* Source passage *
Skip to content
DevOps AI ToolKit
Newsletter
All guides
AI for RabbitMQ By James Joyner IV · · 9 min read

RabbitMQ Error Guide: 'CRASH REPORT ... gen_server terminated' Reading Erlang Crashes

Read RabbitMQ Erlang crash reports: decode gen_server terminated and supervisor reports with noproc, badmatch, function_clause, case_clause, and badarg reasons.

  • #rabbitmq
  • #troubleshooting
  • #errors
  • #erlang

Exact Error Message

RabbitMQ runs on the Erlang VM, so internal failures surface as Erlang CRASH REPORT and SUPERVISOR REPORT entries rather than tidy English. A typical pair looks like this:

2026-06-29 16:08:41.220 [error] <0.1731.0> CRASH REPORT Process <0.1731.0> with 0 neighbours
exited with reason: {{badmatch,{error,not_found}},
  [{rabbit_amqqueue,with,2,[{file,"rabbit_amqqueue.erl"},{line,540}]},
   {rabbit_channel,handle_method,3,[{file,"rabbit_channel.erl"},{line,1284}]},
   {gen_server2,handle_msg,2,[{file,"gen_server2.erl"},{line,1056}]},
   {proc_lib,init_p_do_apply,3,[{file,"proc_lib.erl"},{line,247}]}]}
in gen_server2:terminate/3 line 1183

2026-06-29 16:08:41.222 [error] <0.1729.0> SUPERVISOR REPORT Supervisor:
{<0.1729.0>,rabbit_channel_sup}. Context: child_terminated.
Reason: {{badmatch,{error,not_found}},...}. Offender: id=channel,pid=<0.1731.0>.

* Recorded data *
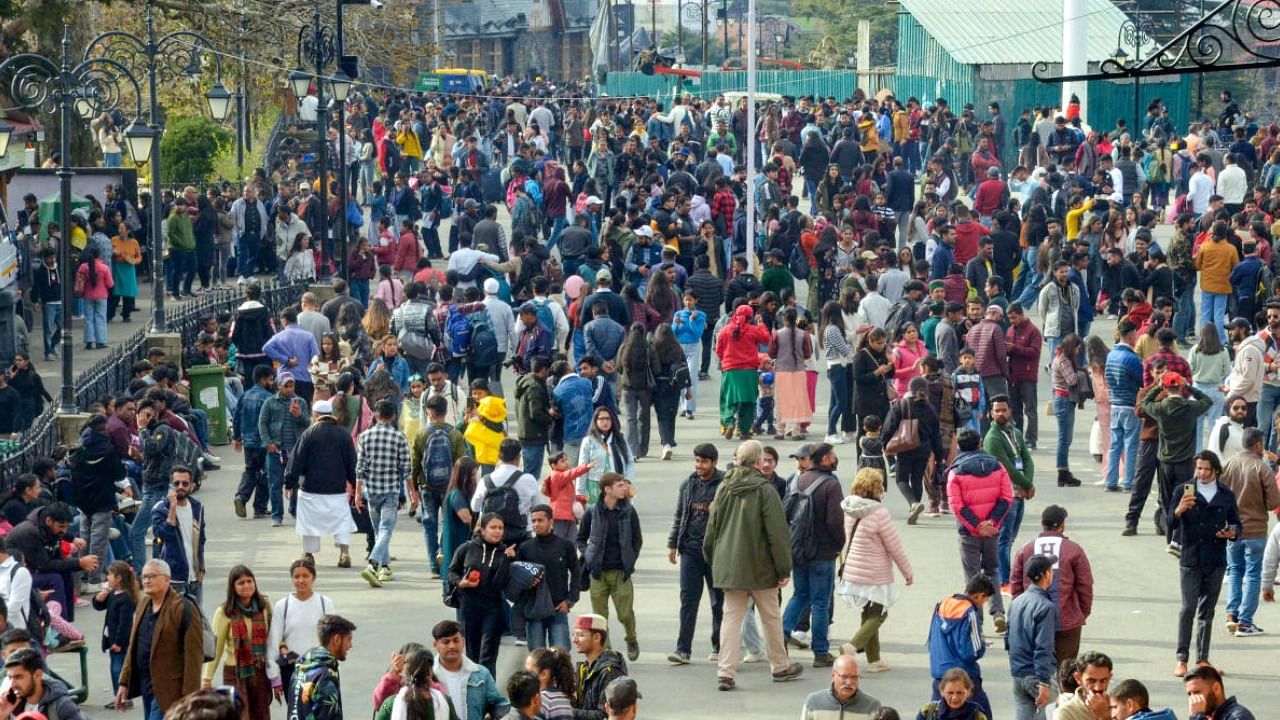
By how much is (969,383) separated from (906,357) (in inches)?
34.2

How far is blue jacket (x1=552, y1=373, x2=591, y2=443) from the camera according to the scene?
56.9ft

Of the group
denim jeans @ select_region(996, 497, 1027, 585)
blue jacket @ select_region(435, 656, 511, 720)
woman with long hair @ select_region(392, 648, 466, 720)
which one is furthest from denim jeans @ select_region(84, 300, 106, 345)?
woman with long hair @ select_region(392, 648, 466, 720)

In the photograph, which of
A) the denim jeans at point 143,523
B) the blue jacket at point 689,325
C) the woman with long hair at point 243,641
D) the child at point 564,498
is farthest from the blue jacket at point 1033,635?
the blue jacket at point 689,325

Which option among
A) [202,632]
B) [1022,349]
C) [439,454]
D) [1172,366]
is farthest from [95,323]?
[202,632]

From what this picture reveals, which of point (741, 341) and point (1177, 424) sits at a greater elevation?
point (741, 341)

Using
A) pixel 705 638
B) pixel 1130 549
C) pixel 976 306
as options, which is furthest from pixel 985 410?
pixel 705 638

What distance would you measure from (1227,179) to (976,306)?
13520mm

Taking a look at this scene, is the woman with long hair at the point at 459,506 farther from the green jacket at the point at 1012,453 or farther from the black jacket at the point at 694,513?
the green jacket at the point at 1012,453

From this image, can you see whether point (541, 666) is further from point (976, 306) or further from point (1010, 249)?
point (1010, 249)

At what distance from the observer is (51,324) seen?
2625cm

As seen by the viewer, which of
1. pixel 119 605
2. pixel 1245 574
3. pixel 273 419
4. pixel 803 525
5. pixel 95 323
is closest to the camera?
pixel 119 605

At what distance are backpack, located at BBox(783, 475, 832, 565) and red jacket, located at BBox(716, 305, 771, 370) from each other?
629cm

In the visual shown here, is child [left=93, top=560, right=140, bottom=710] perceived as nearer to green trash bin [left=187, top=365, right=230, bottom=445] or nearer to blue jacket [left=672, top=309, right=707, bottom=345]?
green trash bin [left=187, top=365, right=230, bottom=445]

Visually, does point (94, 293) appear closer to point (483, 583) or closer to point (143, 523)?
point (143, 523)
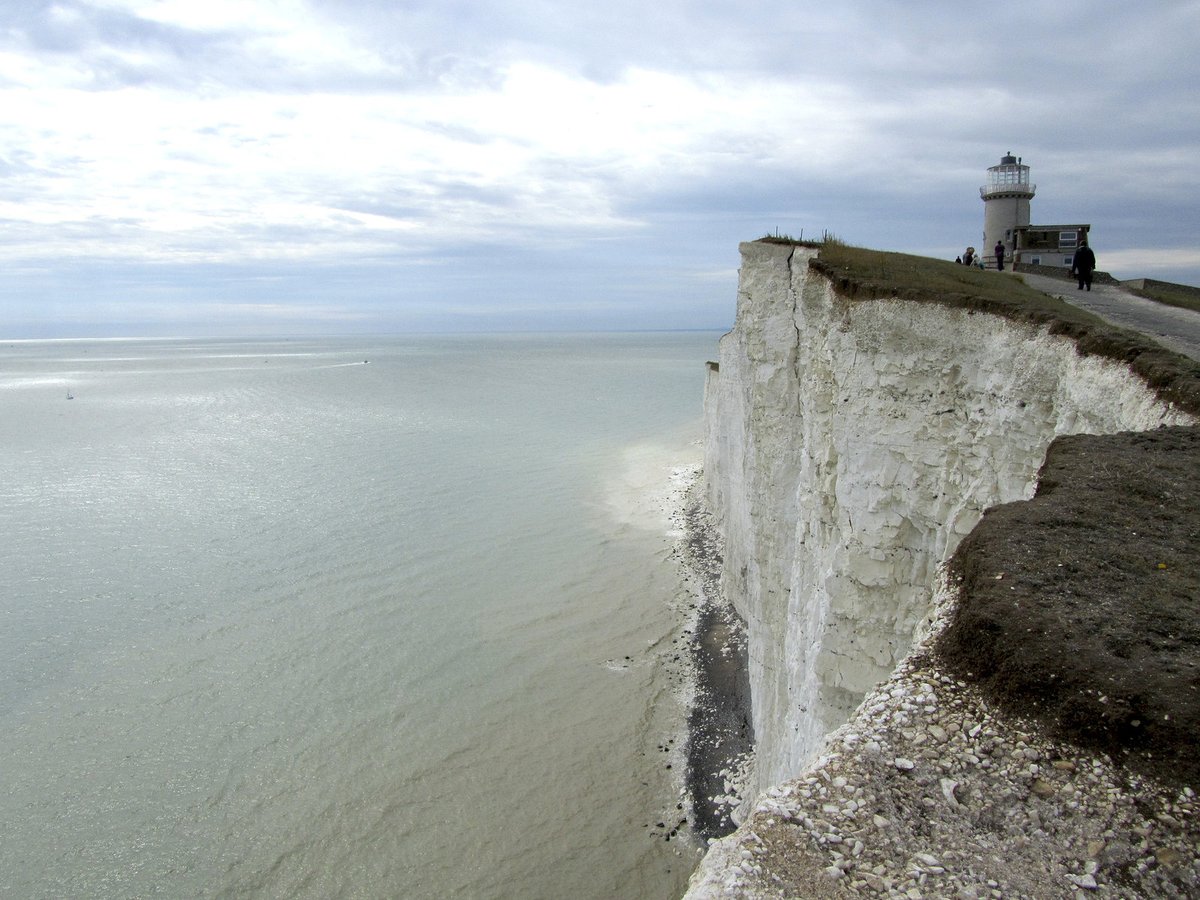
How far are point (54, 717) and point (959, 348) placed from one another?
18810 millimetres

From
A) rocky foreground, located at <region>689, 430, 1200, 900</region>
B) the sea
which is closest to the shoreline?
the sea

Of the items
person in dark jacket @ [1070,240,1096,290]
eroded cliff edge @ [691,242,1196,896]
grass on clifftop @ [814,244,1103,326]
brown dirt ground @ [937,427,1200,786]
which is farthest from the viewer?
person in dark jacket @ [1070,240,1096,290]

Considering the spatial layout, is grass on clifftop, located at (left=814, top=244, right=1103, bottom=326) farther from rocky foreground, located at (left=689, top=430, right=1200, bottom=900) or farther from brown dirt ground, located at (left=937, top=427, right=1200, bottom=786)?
rocky foreground, located at (left=689, top=430, right=1200, bottom=900)

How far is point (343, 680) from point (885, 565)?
1242 cm

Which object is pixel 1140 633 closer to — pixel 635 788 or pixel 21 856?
pixel 635 788

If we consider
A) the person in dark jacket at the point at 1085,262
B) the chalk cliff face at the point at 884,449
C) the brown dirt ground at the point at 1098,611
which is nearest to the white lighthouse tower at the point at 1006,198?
the person in dark jacket at the point at 1085,262

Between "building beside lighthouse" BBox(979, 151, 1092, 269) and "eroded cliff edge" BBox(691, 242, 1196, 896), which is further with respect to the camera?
"building beside lighthouse" BBox(979, 151, 1092, 269)

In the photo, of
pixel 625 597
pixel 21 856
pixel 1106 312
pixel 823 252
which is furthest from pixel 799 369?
pixel 21 856

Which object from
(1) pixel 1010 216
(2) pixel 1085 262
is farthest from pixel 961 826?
(1) pixel 1010 216

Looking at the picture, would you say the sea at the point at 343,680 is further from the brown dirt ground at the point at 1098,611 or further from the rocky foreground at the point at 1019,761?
the rocky foreground at the point at 1019,761

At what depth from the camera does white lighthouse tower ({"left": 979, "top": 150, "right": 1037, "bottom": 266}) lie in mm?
35312

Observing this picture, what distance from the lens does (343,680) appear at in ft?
55.8

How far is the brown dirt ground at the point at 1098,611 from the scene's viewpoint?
333 cm

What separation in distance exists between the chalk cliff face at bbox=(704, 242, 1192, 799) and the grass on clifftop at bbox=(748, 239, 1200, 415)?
14 cm
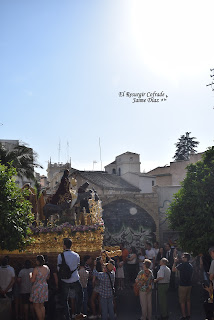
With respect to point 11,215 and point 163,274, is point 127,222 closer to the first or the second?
point 163,274

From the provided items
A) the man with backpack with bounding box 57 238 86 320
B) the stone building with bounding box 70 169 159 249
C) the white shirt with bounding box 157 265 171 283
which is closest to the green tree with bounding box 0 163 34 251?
the man with backpack with bounding box 57 238 86 320

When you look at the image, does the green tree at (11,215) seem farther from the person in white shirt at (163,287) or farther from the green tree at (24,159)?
the green tree at (24,159)

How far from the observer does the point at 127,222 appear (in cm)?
2497

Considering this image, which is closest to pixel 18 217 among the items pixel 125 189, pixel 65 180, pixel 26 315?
pixel 26 315

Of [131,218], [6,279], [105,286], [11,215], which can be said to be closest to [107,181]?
[131,218]

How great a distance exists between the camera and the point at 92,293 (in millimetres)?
10039

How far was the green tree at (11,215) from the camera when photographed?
388 inches

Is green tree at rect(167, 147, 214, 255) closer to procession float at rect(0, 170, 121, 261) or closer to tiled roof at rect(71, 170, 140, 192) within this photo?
procession float at rect(0, 170, 121, 261)

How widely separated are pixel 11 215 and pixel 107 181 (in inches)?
1074

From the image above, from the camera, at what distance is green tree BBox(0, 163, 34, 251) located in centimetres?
984

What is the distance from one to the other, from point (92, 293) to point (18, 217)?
303 cm

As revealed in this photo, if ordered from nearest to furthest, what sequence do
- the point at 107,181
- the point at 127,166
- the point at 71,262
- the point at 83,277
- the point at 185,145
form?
the point at 71,262
the point at 83,277
the point at 107,181
the point at 127,166
the point at 185,145

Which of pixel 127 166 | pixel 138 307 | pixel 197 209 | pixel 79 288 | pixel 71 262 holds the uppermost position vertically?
pixel 127 166

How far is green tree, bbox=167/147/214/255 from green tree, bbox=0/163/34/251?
18.2ft
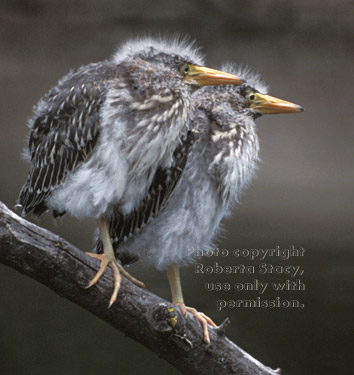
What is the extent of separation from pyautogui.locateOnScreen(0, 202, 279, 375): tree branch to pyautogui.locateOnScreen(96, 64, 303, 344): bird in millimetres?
71

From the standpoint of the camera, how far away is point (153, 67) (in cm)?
182

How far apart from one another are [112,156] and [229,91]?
20.5 inches

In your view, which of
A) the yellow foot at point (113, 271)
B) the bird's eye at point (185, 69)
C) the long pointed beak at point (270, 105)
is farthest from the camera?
the long pointed beak at point (270, 105)

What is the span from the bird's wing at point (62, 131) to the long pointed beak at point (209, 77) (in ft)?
0.86

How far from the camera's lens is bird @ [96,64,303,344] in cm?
195

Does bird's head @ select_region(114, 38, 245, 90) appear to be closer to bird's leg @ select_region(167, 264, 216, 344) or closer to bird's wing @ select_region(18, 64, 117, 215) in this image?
bird's wing @ select_region(18, 64, 117, 215)

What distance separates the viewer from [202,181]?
1956 millimetres

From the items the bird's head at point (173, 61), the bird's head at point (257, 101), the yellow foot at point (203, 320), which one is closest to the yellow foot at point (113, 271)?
the yellow foot at point (203, 320)

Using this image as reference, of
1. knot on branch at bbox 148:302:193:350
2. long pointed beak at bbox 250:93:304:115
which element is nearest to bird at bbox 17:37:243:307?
knot on branch at bbox 148:302:193:350

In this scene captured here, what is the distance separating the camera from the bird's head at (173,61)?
1832 millimetres

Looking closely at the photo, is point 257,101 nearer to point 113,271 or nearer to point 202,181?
point 202,181

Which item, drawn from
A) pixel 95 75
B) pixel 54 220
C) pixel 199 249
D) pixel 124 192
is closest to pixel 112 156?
pixel 124 192

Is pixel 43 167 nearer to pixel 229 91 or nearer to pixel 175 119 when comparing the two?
pixel 175 119

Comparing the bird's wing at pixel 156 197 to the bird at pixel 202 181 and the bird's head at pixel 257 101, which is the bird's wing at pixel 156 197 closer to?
the bird at pixel 202 181
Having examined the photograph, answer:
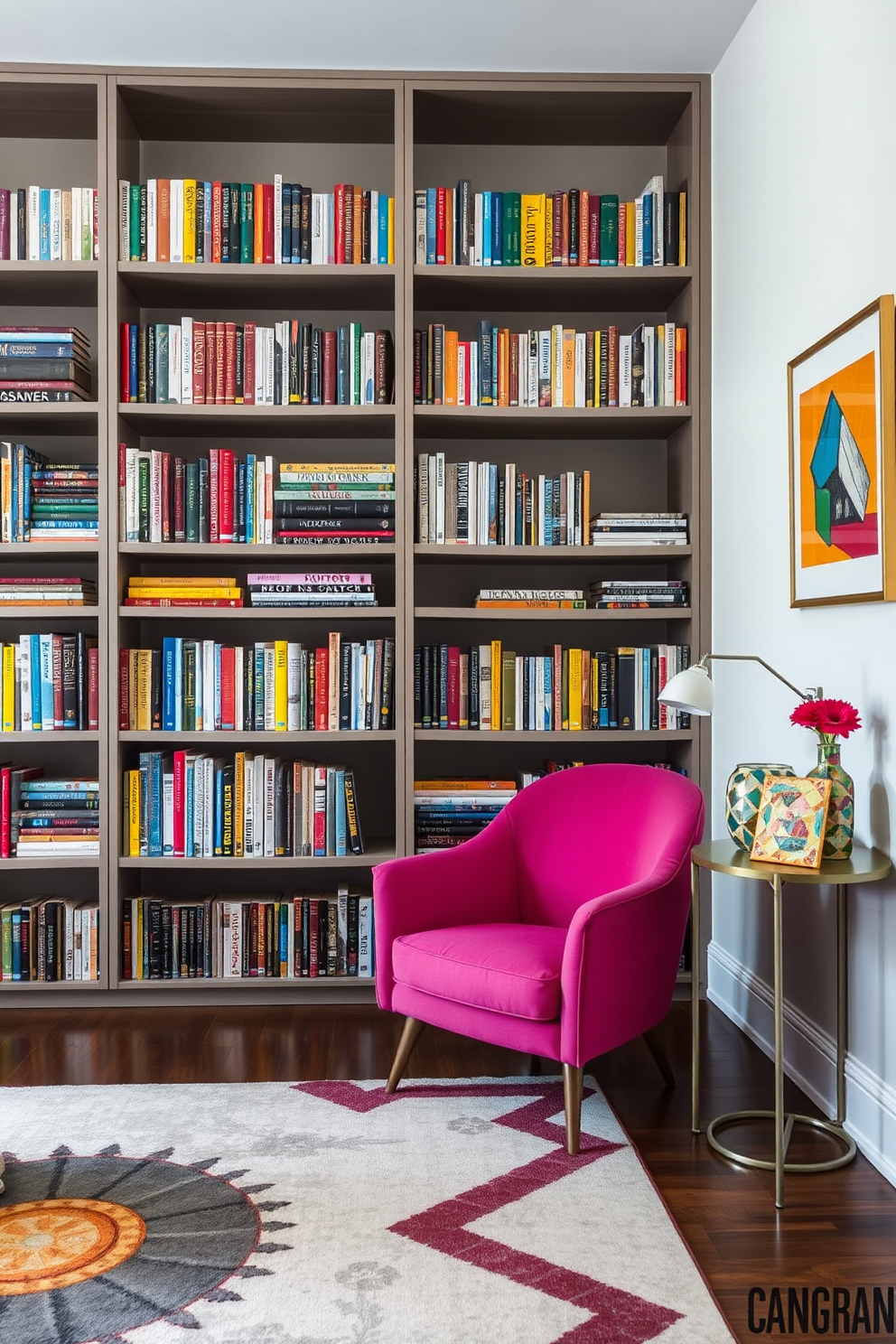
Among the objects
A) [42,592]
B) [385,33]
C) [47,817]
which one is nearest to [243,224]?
[385,33]

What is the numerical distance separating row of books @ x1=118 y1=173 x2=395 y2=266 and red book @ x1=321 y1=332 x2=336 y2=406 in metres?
0.24

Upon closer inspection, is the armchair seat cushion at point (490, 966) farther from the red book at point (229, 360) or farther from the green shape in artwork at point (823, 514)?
the red book at point (229, 360)

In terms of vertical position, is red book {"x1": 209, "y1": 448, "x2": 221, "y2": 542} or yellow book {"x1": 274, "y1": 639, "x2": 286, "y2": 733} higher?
red book {"x1": 209, "y1": 448, "x2": 221, "y2": 542}

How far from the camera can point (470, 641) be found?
12.8 ft

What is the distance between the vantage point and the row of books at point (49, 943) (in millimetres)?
3498

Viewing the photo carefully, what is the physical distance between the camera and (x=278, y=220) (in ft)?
11.6

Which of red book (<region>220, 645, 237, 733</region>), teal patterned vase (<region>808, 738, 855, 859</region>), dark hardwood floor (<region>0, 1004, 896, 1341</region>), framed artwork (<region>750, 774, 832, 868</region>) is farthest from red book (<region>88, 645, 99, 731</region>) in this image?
teal patterned vase (<region>808, 738, 855, 859</region>)

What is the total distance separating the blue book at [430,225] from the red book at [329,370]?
397 millimetres

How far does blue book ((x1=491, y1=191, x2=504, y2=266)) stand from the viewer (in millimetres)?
3539

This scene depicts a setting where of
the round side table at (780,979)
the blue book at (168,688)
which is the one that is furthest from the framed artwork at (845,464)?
Result: the blue book at (168,688)

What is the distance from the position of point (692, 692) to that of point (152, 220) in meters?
2.31

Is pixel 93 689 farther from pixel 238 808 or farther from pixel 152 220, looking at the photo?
pixel 152 220

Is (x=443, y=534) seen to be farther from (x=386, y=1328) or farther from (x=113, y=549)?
(x=386, y=1328)

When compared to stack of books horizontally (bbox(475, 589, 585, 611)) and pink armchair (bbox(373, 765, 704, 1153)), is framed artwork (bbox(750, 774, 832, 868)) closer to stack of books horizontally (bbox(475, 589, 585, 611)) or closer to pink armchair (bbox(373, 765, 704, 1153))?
pink armchair (bbox(373, 765, 704, 1153))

* Task 1 *
Answer these about the RabbitMQ crash report guide:
(a) What does RabbitMQ run on?
(b) In the sample crash report, which file and line number appear in the first entry of the stack trace?
(c) In the sample supervisor report, what is the Context?
* Task 2 *
Reproduce word for word the part of the RabbitMQ crash report guide between "RabbitMQ Error Guide: 'CRASH" and "and badarg reasons.", inclusive.

* Exercise response 1 *
(a) The Erlang VM.
(b) rabbit_amqqueue.erl, line 540.
(c) child_terminated.

* Exercise response 2 *
RabbitMQ Error Guide: 'CRASH REPORT ... gen_server terminated' Reading Erlang Crashes

Read RabbitMQ Erlang crash reports: decode gen_server terminated and supervisor reports with noproc, badmatch, function_clause, case_clause, and badarg reasons.